■ Tasks to carry out:
a: Answer these from the SOFIA article:
(i) Which two organizations run SOFIA as a joint project?
(ii) At what altitude can SOFIA cruise?
(iii) From which two institutions did Kecia Lynn graduate?
b: Carry on the SOFIA article from its final line.

■ Source extract:
= Beginning of Section =
Astrobiologists Prepare To Hop Aboard SOFIA
The team is one of the first selected to perform research during the first official cycle of the world's largest airborne observatory.
Kecia Lynn has worked as a technical writer, editor, software developer, arts administrator, summer camp director, and television host. A graduate of Case Western Reserve University and the Iowa Writers' Workshop, she is currently living in Iowa City and working on her first novel.
What's the Latest Development?
A team of astrobiologists is among the first research groups selected to hitch a ride aboard the Strategic Observatory for Infrared Astronomy (SOFIA), the world's largest airborne observatory. A joint project between NASA and the German Aerospace Center, SOFIA is a modified Boeing aircraft outfitted with a reflecting telescope and can cruise at an altitude of 40,000 feet. With a planned lifespan of 20 years, its first cycle of research flights is scheduled to take place in the next 12 months.
What's the Big Idea?
= End of Section =
(Stored data)
= Beginning of Section =
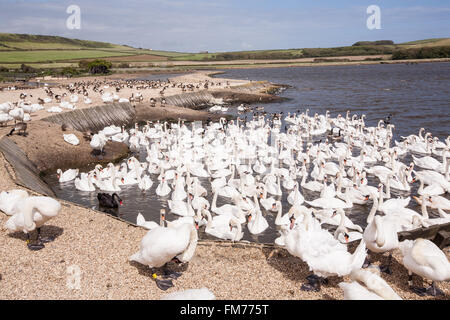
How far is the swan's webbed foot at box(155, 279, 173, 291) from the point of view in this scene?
6.93 metres

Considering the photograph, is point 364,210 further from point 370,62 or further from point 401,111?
point 370,62

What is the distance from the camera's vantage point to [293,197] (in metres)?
14.5

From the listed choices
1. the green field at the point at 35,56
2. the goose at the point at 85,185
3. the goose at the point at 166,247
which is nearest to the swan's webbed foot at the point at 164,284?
the goose at the point at 166,247

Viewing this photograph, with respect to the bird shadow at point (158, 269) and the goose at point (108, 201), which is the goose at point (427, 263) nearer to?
the bird shadow at point (158, 269)

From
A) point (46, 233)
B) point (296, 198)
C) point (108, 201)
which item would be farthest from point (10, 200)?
point (296, 198)

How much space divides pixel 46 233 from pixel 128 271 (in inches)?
117

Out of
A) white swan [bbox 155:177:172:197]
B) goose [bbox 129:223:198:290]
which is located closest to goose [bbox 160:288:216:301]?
goose [bbox 129:223:198:290]

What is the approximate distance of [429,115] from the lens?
3472cm

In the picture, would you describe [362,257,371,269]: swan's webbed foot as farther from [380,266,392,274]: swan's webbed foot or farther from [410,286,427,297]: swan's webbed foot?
[410,286,427,297]: swan's webbed foot

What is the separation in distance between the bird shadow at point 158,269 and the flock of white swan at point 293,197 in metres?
0.17

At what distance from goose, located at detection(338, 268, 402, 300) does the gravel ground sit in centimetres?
106

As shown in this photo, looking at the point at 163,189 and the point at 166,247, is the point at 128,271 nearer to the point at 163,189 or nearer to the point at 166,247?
the point at 166,247

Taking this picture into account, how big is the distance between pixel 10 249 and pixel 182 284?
3999mm

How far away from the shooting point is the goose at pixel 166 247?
21.9ft
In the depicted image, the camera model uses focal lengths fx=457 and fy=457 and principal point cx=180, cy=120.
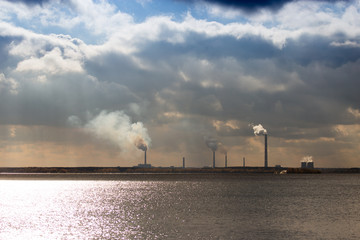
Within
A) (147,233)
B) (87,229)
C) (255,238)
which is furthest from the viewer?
(87,229)

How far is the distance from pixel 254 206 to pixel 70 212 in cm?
3038

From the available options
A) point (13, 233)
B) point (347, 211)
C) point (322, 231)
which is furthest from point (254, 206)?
point (13, 233)

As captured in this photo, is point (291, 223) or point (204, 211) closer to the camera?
point (291, 223)

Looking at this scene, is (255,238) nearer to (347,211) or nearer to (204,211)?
(204,211)

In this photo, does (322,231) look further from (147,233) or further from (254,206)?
(254,206)

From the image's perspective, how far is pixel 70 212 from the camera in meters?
70.6

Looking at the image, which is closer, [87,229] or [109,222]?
[87,229]

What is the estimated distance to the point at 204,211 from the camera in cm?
6800

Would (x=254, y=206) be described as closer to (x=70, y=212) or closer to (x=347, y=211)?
(x=347, y=211)

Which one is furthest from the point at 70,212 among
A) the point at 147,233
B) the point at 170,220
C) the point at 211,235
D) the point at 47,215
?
the point at 211,235

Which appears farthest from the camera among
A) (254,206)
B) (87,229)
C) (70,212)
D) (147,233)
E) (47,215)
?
(254,206)

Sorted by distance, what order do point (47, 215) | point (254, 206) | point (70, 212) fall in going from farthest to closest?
point (254, 206)
point (70, 212)
point (47, 215)

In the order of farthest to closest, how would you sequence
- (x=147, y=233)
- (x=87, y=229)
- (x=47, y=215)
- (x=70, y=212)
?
(x=70, y=212), (x=47, y=215), (x=87, y=229), (x=147, y=233)

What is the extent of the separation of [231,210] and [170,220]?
15462mm
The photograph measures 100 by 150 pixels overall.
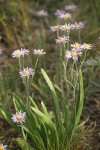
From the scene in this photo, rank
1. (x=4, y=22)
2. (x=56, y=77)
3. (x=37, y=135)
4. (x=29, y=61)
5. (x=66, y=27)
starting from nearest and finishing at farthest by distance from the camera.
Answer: (x=37, y=135)
(x=66, y=27)
(x=56, y=77)
(x=29, y=61)
(x=4, y=22)

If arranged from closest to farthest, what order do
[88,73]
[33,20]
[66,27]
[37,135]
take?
1. [37,135]
2. [66,27]
3. [88,73]
4. [33,20]

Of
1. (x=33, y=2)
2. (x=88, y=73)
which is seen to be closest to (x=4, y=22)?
(x=33, y=2)

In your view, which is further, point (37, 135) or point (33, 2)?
point (33, 2)

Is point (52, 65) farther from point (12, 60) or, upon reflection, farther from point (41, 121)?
point (41, 121)

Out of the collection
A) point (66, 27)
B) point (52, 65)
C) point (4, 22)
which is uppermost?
point (4, 22)

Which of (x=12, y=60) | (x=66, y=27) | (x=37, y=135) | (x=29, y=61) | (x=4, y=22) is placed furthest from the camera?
(x=4, y=22)

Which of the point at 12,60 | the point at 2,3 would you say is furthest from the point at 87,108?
the point at 2,3

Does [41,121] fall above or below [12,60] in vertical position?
below

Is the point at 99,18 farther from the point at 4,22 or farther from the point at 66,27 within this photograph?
the point at 66,27

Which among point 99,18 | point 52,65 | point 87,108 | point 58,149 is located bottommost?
point 58,149

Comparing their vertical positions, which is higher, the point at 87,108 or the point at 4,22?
the point at 4,22
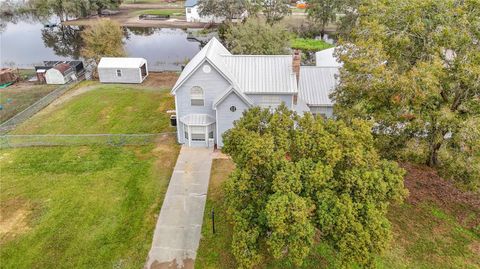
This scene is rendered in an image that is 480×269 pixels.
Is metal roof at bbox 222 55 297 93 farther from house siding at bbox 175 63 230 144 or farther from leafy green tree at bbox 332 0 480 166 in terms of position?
leafy green tree at bbox 332 0 480 166

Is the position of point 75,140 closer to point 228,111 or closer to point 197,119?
point 197,119

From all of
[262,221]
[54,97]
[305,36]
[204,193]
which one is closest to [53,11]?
[54,97]

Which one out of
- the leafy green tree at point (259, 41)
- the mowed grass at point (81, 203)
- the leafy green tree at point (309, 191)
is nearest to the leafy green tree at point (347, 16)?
the leafy green tree at point (259, 41)

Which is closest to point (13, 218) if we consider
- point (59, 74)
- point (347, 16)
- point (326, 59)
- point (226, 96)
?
point (226, 96)

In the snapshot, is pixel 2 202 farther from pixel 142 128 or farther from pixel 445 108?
pixel 445 108

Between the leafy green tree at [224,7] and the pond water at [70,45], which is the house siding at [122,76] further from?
the leafy green tree at [224,7]

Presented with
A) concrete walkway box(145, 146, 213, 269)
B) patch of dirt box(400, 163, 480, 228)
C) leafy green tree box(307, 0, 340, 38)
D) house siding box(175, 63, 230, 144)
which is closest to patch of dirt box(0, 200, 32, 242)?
concrete walkway box(145, 146, 213, 269)
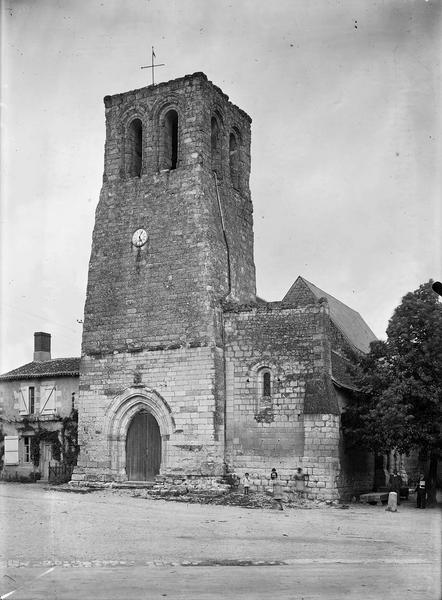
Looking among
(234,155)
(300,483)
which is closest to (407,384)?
(300,483)

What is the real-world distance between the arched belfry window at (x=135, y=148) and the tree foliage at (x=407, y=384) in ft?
33.1

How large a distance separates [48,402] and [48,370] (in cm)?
158

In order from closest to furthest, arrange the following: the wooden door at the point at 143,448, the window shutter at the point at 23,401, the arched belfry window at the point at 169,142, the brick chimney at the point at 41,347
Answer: the wooden door at the point at 143,448 < the arched belfry window at the point at 169,142 < the window shutter at the point at 23,401 < the brick chimney at the point at 41,347

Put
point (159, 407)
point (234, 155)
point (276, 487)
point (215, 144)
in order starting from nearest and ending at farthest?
1. point (276, 487)
2. point (159, 407)
3. point (215, 144)
4. point (234, 155)

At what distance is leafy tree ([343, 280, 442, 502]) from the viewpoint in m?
21.5

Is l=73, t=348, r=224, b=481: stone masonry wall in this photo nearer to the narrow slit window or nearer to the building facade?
the narrow slit window

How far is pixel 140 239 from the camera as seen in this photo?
25078 mm

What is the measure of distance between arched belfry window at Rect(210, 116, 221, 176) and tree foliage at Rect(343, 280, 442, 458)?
26.3ft

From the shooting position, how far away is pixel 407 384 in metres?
21.6

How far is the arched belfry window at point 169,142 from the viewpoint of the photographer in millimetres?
25516

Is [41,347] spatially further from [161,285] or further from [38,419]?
[161,285]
= End of Section =
■ Replies:
a:
(i) NASA and the German Aerospace Center
(ii) 40,000 feet
(iii) Case Western Reserve University and the Iowa Writers' Workshop

b:
The astrobiology team, led by Rensselaer professor Douglas Whittet, plans to use absorption spectrometry to search clouds of dust around five young stars for the molecules that form the basis for amino acids. Up until now they've been building their research using mostly observations from ground-based telescopes, and the results from two space-based observatories lacked the resolution and sensitivity they needed. Whittet says, "There's really nothing else out there right now [other than SOFIA] that could collect the data we need for this research." The team has been awarded 6.5 hours' worth of flight time, which will be used in one or more nighttime voyages above the Pacific Ocean.